Links und rechts der Altarstufen stellt sie auf filigrane Gestelle je ein braunes, gläsernes Gefäß, in das sie einen Ast mit einem Blatt vom Sandelholz als verlorene Form in Bronze gegossen hat. Zwischen Zweig und Gefäß stehen Räucherkegel, die die Besucher selbst anzünden können. Der Duft erinnert an Weihnachten oder an den Weihrauch in katholischen Kirchen, während sich leichte Rauchwolken im Gefäß sammeln und aufsteigen. Sie sollen eine meditative Stimmung erzeugen.

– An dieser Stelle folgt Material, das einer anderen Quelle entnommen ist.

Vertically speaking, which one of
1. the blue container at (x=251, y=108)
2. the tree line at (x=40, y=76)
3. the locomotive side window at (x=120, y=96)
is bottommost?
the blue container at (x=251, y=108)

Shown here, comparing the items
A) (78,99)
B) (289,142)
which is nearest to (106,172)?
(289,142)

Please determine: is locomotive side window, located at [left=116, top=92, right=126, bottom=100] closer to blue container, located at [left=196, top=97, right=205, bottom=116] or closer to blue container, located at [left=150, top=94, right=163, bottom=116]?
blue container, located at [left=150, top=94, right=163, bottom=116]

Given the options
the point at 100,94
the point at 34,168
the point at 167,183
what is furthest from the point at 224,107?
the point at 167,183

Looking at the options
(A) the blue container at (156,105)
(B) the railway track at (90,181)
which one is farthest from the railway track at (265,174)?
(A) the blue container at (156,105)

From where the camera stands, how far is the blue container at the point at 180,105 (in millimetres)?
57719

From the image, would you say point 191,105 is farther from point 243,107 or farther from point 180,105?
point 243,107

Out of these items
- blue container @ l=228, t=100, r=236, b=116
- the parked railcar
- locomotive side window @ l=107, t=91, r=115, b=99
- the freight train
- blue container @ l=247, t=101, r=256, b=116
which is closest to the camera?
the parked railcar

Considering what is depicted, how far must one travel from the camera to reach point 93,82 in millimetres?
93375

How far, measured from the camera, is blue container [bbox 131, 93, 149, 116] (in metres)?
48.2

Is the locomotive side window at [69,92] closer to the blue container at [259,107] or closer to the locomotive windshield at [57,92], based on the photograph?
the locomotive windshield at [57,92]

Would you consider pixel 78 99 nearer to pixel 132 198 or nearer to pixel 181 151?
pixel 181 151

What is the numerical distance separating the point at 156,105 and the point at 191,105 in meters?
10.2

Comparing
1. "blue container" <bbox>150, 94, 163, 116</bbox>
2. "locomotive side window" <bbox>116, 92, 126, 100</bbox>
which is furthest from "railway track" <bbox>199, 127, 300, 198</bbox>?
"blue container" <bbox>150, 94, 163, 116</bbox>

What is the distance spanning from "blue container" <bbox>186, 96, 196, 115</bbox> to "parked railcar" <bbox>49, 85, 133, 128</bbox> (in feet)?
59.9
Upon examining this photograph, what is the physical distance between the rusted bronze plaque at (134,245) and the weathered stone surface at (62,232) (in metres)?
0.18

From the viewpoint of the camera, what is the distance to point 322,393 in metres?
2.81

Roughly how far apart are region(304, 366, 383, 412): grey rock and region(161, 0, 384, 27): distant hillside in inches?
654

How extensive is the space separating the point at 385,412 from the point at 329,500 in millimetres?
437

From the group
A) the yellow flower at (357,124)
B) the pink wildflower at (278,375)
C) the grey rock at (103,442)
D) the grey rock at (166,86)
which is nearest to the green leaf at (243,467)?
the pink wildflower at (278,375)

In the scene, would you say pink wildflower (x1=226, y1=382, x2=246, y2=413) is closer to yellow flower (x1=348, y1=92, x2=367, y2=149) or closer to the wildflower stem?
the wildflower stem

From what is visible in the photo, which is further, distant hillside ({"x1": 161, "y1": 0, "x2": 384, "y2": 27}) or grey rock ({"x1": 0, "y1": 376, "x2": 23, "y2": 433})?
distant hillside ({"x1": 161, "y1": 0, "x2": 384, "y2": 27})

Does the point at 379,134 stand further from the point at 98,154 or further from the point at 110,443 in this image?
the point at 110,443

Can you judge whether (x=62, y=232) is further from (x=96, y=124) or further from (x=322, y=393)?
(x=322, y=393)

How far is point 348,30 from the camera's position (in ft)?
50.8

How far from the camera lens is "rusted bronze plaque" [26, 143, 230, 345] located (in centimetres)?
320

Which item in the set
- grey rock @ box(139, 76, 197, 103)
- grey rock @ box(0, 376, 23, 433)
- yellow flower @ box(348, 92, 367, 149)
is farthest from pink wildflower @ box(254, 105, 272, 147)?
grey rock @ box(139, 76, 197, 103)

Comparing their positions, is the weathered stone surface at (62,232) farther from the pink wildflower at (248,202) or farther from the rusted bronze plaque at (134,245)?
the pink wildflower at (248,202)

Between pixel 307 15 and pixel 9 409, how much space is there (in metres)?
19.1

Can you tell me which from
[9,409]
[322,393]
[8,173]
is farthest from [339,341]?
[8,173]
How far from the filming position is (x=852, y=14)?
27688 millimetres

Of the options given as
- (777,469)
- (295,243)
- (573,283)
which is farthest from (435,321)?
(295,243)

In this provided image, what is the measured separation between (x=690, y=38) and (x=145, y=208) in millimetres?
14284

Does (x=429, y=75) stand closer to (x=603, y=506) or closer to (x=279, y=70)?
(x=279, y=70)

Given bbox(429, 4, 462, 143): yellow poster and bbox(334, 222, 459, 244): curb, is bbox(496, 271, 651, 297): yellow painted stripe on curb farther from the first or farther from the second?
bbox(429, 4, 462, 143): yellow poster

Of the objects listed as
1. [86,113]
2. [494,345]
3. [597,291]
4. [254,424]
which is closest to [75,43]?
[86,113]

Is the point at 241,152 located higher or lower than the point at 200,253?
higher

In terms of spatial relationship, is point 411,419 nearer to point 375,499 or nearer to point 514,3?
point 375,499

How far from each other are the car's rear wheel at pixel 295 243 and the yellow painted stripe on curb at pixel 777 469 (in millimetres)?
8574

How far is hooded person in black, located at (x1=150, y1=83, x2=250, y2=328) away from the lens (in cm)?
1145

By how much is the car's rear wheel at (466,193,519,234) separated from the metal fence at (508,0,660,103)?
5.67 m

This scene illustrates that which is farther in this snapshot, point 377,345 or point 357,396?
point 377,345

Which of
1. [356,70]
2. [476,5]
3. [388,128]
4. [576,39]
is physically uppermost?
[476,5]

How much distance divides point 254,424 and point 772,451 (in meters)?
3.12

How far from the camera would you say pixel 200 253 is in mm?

Nun aber nennt sich das Projekt „Apokalypse“, eigentlich ein Wort für Weltuntergang, Zerstörung und Katastrophe. Angelika J. Trojnarski hält sich im Sinne des christlichen Verständnisses eher an die Hoffnung. Frank Vogelsang von der Evangelischen Akademie im Rheinland zitiert in einer Broschüre zur Ausstellung die Offenbarung des Johannes mit den Bibelworten „Und Gott wird abwischen alle Tränen von ihren Augen“. Die Künstlerin tituliert ihre Installation mit „Awe“ und erklärt sie mit dem Wort „Ehrfurcht“. Die Ränder des Stoffs hat sie allerdings an einigen Stellen angezündet.